Tuesday, December 6, 2016

STUDY GUIDE: Inventing the U.S.

STUDY GUIDE: Inventing the United States – a Condensed Timeline

1607 – Jamestown, the first permanent English settlement in America, is established in southeast Virginia.
1619 – The House of Burgesses, the first representative group of any kind in America, meets for the first time.
The first African slaves are brought to Jamestown.
1620 – The ship Mayflower arrives at Plymouth Colony in Massachusetts. Before they get off the ship, 41 male passengers sign The Mayflower Compact, a simple agreement that forms the basis of the Colony’s government.

Life for the colonists was under British rule from the early 1600s until the Revolutionary War was over.
                                                                         
1770 – Boston Massacre: British troops fire into a mob, killing five and leading to public protestors.
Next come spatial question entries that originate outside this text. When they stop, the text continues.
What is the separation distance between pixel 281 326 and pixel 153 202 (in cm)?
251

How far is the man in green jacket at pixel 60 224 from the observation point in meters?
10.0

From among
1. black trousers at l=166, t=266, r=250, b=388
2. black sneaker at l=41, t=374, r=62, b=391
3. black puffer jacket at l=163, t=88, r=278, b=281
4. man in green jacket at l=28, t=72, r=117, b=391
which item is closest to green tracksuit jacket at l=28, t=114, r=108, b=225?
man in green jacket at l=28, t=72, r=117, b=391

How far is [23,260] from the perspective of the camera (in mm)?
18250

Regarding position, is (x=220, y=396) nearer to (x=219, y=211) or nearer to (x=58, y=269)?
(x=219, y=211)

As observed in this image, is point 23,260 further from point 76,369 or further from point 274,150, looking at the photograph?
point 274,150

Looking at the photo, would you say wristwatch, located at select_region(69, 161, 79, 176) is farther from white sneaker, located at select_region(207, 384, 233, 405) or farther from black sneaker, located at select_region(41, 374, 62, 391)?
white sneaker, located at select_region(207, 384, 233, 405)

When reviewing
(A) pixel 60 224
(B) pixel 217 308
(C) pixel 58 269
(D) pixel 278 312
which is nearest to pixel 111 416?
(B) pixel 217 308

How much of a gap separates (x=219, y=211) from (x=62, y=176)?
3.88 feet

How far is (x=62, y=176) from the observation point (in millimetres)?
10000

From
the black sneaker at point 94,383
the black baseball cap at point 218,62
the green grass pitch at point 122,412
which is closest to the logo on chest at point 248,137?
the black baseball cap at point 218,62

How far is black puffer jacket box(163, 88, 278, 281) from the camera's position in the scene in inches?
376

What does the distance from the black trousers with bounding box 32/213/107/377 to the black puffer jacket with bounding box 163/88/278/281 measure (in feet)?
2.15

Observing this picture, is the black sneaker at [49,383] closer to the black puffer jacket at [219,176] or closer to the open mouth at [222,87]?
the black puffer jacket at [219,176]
The colon1ists were reaching a breaking point with British rule.

1773 – Boston Tea Party – Groups of colonists disguised as Mohawk Indians board three ships in Boston Harbor and dump more than 300 crates of tea overboard, as a protest against the British tea tax. The incident becomes a symbol of protest against unfairness in general.

1774 – The First Continental Congress meets in Philadelphia.

1775 – 1783 - War of independence fought between Great Britain and the 13 British colonies on the eastern seaboard of North America.

1776 – The Second Continental Congress passes the Declaration of Independence. July 4, 1776

1781 – Articles of Confederation are ratified and formally establish the first American government.

1783 – Great Britain formally acknowledges American Independence in the Treaty of Paris, which officially closes the war.

>> Government under the Articles of Confederation was not working well because there was no central power (federal government.) Differences between the states in laws, taxes, policies etc. were creating chaos, with no central power to coordinate them. <<

1787 – First meeting of the Constitutional Convention, for the purpose of revising the Articles of Confederation, adding a central, federal government.

1787 – Congress sends its draft of the U.S. Constitution to the states for ratification.

1781 – Constitution ratified by all the states except Vermont.